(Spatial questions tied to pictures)
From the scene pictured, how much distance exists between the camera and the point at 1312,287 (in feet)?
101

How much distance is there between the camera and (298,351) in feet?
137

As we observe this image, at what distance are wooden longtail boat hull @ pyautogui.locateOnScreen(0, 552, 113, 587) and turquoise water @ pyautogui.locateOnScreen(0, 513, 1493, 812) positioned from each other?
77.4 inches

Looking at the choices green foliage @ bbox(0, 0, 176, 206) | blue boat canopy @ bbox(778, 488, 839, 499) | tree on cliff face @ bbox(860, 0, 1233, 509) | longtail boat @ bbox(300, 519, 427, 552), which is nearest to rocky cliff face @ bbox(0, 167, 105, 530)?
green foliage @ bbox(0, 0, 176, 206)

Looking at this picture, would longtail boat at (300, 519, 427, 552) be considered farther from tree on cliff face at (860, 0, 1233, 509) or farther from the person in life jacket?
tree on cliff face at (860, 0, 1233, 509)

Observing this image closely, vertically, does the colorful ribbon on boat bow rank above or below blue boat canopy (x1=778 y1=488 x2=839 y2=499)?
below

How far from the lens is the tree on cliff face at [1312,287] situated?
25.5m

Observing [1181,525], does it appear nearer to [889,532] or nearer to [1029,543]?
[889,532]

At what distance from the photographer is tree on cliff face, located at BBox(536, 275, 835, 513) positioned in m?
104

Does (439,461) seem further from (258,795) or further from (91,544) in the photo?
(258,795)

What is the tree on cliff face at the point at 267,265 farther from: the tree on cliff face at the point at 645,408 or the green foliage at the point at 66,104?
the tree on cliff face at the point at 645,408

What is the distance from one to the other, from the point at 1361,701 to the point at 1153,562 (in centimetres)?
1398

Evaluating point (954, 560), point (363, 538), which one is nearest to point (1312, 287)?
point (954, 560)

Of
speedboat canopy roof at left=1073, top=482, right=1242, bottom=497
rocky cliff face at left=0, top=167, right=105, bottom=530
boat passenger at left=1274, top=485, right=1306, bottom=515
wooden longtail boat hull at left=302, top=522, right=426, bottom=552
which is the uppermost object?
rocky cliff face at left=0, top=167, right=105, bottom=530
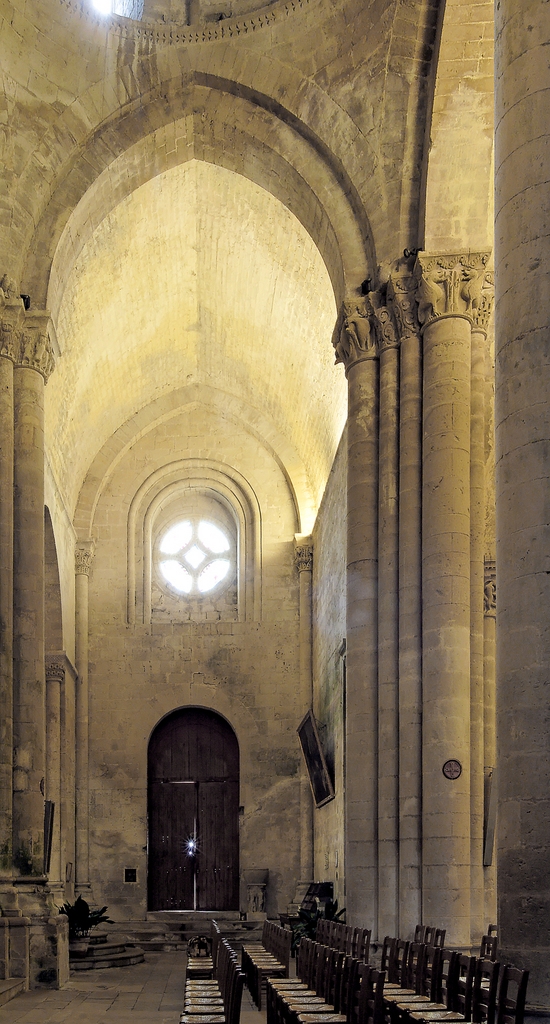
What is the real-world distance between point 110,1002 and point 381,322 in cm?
803

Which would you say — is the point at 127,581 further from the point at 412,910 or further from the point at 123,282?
the point at 412,910

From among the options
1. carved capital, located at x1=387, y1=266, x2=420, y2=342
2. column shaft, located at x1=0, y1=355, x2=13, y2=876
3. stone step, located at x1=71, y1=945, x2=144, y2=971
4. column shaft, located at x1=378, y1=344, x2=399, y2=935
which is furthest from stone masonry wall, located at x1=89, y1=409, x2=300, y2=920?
carved capital, located at x1=387, y1=266, x2=420, y2=342

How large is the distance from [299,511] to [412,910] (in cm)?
1419

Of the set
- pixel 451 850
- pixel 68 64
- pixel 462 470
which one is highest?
pixel 68 64

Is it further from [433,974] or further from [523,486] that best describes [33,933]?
[523,486]

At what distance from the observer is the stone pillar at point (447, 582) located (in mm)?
12328

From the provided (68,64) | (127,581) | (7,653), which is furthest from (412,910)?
(127,581)

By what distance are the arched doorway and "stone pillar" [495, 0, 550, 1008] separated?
19.0 meters

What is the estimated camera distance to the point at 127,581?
2589 cm

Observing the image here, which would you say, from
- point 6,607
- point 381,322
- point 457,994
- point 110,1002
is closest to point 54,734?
point 6,607

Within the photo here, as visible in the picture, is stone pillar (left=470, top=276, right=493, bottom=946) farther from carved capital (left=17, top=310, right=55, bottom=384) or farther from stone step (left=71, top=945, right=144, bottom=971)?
stone step (left=71, top=945, right=144, bottom=971)

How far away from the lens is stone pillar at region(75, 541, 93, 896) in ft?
79.3

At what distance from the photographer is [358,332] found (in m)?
14.6

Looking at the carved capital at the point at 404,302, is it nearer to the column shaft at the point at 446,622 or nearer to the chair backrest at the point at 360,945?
the column shaft at the point at 446,622
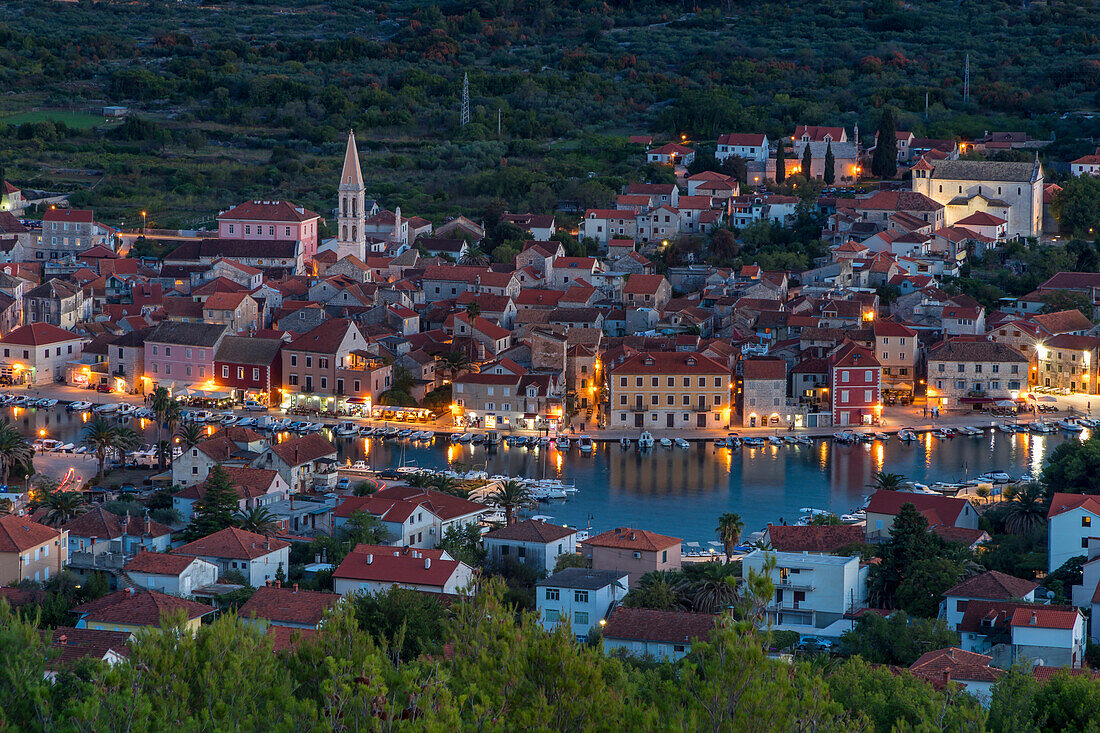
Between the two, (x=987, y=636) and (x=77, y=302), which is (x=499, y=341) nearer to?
(x=77, y=302)

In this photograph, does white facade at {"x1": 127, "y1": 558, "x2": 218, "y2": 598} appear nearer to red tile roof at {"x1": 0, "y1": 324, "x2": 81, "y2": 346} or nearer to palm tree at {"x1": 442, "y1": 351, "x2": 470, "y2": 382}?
palm tree at {"x1": 442, "y1": 351, "x2": 470, "y2": 382}

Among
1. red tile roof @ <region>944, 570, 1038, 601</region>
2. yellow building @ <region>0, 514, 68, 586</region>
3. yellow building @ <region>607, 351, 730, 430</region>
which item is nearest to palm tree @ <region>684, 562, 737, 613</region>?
red tile roof @ <region>944, 570, 1038, 601</region>

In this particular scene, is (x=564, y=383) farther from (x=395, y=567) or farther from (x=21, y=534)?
(x=21, y=534)

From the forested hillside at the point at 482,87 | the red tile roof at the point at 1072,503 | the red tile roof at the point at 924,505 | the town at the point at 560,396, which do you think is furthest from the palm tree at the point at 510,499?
the forested hillside at the point at 482,87

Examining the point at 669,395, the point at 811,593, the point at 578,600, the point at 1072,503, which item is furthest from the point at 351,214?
the point at 811,593

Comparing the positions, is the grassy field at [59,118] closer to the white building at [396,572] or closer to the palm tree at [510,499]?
the palm tree at [510,499]

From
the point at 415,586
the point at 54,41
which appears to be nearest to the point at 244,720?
the point at 415,586
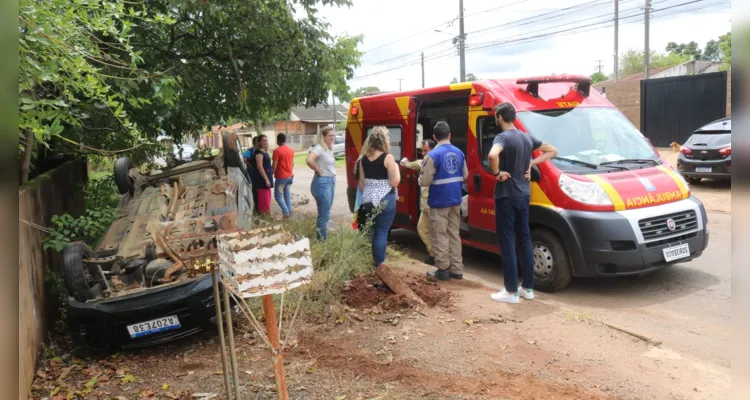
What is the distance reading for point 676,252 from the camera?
5637mm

Set problem: Format the items from the line with "How much distance is" to the line with "77.4 inches" as a two-column CSV with headers text and answer. Give one row per item, with each field in quotes and any line breaks replaced by spaces.

Result:
text,answer
"How much distance is there between the camera and (298,351) in feet?","137"
"As we observe this image, at what distance are wooden longtail boat hull @ pyautogui.locateOnScreen(0, 552, 113, 587) and turquoise water @ pyautogui.locateOnScreen(0, 513, 1493, 812) positioned from each other?","77.4 inches"